● **Records of scene-based questions**
>> START
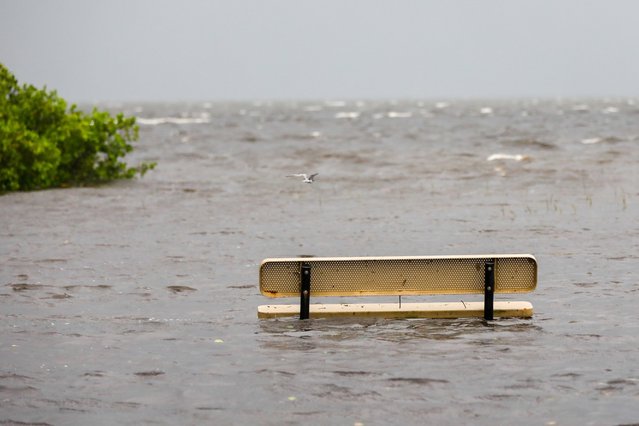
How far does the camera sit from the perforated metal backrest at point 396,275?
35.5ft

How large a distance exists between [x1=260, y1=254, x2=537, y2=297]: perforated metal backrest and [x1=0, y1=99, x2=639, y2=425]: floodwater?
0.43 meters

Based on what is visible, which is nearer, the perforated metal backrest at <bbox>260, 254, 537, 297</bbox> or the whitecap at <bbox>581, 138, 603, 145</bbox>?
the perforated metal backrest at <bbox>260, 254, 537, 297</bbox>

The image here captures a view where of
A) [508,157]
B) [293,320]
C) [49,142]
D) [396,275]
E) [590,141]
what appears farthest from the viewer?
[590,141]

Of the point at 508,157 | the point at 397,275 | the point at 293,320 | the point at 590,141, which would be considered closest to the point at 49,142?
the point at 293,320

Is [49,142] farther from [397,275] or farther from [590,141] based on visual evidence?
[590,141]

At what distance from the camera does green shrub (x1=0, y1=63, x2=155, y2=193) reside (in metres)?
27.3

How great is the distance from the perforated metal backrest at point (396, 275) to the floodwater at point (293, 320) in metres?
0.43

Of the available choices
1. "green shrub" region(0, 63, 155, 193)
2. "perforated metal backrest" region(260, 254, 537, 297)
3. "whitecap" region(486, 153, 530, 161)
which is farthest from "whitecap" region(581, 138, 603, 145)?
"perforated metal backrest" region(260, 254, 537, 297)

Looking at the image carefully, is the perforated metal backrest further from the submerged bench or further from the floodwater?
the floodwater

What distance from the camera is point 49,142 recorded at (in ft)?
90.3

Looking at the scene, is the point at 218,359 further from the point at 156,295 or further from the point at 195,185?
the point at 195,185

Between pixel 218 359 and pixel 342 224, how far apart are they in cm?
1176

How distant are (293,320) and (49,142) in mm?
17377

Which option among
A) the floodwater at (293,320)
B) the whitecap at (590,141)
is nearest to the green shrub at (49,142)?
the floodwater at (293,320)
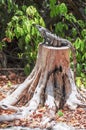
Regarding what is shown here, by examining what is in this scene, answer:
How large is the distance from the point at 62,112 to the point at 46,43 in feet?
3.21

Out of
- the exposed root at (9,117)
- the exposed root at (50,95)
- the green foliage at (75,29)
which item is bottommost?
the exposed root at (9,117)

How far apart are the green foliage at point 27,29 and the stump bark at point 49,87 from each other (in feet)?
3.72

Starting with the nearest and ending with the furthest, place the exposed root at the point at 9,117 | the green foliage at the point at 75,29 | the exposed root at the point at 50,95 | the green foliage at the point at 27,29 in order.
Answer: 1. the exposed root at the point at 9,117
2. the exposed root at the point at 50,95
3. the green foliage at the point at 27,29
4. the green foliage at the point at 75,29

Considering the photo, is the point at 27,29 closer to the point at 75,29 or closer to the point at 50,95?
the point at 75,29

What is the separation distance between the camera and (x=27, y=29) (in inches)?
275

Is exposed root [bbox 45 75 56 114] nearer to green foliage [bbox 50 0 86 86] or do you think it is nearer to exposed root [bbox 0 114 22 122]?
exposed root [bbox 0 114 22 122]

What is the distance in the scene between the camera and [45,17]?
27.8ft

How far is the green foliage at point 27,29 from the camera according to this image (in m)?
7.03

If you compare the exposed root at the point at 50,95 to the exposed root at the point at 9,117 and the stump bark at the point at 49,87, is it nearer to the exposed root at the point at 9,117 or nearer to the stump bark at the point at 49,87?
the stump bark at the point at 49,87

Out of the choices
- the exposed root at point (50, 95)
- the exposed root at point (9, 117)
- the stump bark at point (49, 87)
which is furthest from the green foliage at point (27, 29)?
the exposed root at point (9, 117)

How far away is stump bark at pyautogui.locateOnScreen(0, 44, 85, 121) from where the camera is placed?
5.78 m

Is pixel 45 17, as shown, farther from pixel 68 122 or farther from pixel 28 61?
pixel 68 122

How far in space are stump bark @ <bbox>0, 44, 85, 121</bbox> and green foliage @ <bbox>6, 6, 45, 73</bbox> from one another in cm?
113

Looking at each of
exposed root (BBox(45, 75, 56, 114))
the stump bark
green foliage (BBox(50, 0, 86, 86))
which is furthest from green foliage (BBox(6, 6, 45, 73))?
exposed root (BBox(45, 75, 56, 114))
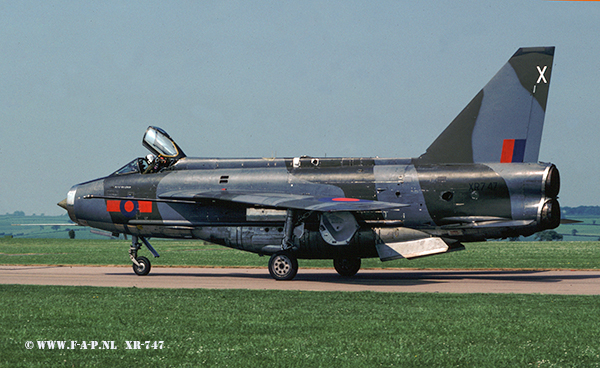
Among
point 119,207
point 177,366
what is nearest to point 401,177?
>> END
● **YOUR TASK**
Please switch "green shrub" to "leafy bush" throughout the entries, changing nothing else. Leave the pictures out when you write the entries again.

● **COMPLETED EXERCISE**
How far does the camera sit from the perforated metal backrest at point 396,275?
35.5ft

How large a distance exists between [x1=260, y1=254, x2=537, y2=297]: perforated metal backrest and [x1=0, y1=99, x2=639, y2=425]: floodwater?
0.43 meters

Based on what is visible, which is nearer, the perforated metal backrest at <bbox>260, 254, 537, 297</bbox> or the whitecap at <bbox>581, 138, 603, 145</bbox>?
the perforated metal backrest at <bbox>260, 254, 537, 297</bbox>

The image here captures a view where of
A) [508,157]
B) [293,320]
C) [49,142]
D) [396,275]
E) [590,141]
what appears farthest from the viewer?
[590,141]

Of the point at 508,157 | the point at 397,275 | the point at 293,320 | the point at 590,141, which would be considered closest to the point at 49,142?
the point at 293,320

Is [49,142] farther from [397,275] or farther from [590,141] based on visual evidence?
[590,141]

At what distance from the camera does leafy bush (x1=0, y1=63, x2=155, y2=193) reside (in metres)?
27.3

How great is the distance from the perforated metal backrest at point (396, 275) to the floodwater at point (293, 320) in metres?
0.43

Of the available choices
1. "leafy bush" region(0, 63, 155, 193)
2. "perforated metal backrest" region(260, 254, 537, 297)
3. "whitecap" region(486, 153, 530, 161)
which is farthest from "whitecap" region(581, 138, 603, 145)?
"perforated metal backrest" region(260, 254, 537, 297)

Looking at the image carefully, is the perforated metal backrest further from the submerged bench or further from the floodwater?
the floodwater

What distance from the camera is point 49,142 recorded at (in ft)?
90.3

Looking at the scene, is the point at 218,359 further from the point at 156,295 or further from the point at 195,185?
the point at 195,185

Between pixel 218 359 and pixel 342 224, how far apart are they in cm?
1176

How distant are (293,320) and (49,142) in mm?
17377

Which option among
A) the floodwater at (293,320)
B) the whitecap at (590,141)
is nearest to the leafy bush at (49,142)?
the floodwater at (293,320)
Regarding what is shown here, by examining what is in this scene, answer:
How large is the distance from the point at 62,112 to the point at 46,43 in feet?
3.21

Out of
- the exposed root at (9,117)
- the exposed root at (50,95)
- the green foliage at (75,29)
which item is bottommost?
the exposed root at (9,117)

How far apart are the green foliage at point 27,29 and the stump bark at point 49,87 from each other (in feet)?
3.72

Starting with the nearest and ending with the furthest, place the exposed root at the point at 9,117 | the green foliage at the point at 75,29 | the exposed root at the point at 50,95 | the green foliage at the point at 27,29 in order.
Answer: 1. the exposed root at the point at 9,117
2. the exposed root at the point at 50,95
3. the green foliage at the point at 27,29
4. the green foliage at the point at 75,29

Considering the photo, is the point at 27,29 closer to the point at 75,29 or closer to the point at 50,95?
the point at 75,29

What is the separation distance between the camera and (x=27, y=29) (in inches)?
275

Is exposed root [bbox 45 75 56 114] nearer to green foliage [bbox 50 0 86 86] or do you think it is nearer to exposed root [bbox 0 114 22 122]?
exposed root [bbox 0 114 22 122]

What is the distance in the scene between the camera and [45,17]?
27.8ft

How far is the green foliage at point 27,29 from the camera according to this image (in m)?
7.03

If you compare the exposed root at the point at 50,95 to the exposed root at the point at 9,117 and the stump bark at the point at 49,87, is it nearer to the exposed root at the point at 9,117 or nearer to the stump bark at the point at 49,87?
the stump bark at the point at 49,87

Out of the choices
- the exposed root at point (50, 95)
- the exposed root at point (9, 117)
- the stump bark at point (49, 87)
which is furthest from the green foliage at point (27, 29)?
the exposed root at point (9, 117)

How far away is stump bark at pyautogui.locateOnScreen(0, 44, 85, 121) from where the camera is placed?
5.78 m

Is pixel 45 17, as shown, farther from pixel 68 122 or farther from pixel 28 61?
pixel 68 122

How far in space are stump bark @ <bbox>0, 44, 85, 121</bbox> and green foliage @ <bbox>6, 6, 45, 73</bbox> from one another in cm?
113

Looking at each of
exposed root (BBox(45, 75, 56, 114))
the stump bark
green foliage (BBox(50, 0, 86, 86))
which is furthest from green foliage (BBox(6, 6, 45, 73))?
exposed root (BBox(45, 75, 56, 114))
Among
point 119,207
point 177,366
what is nearest to point 401,177?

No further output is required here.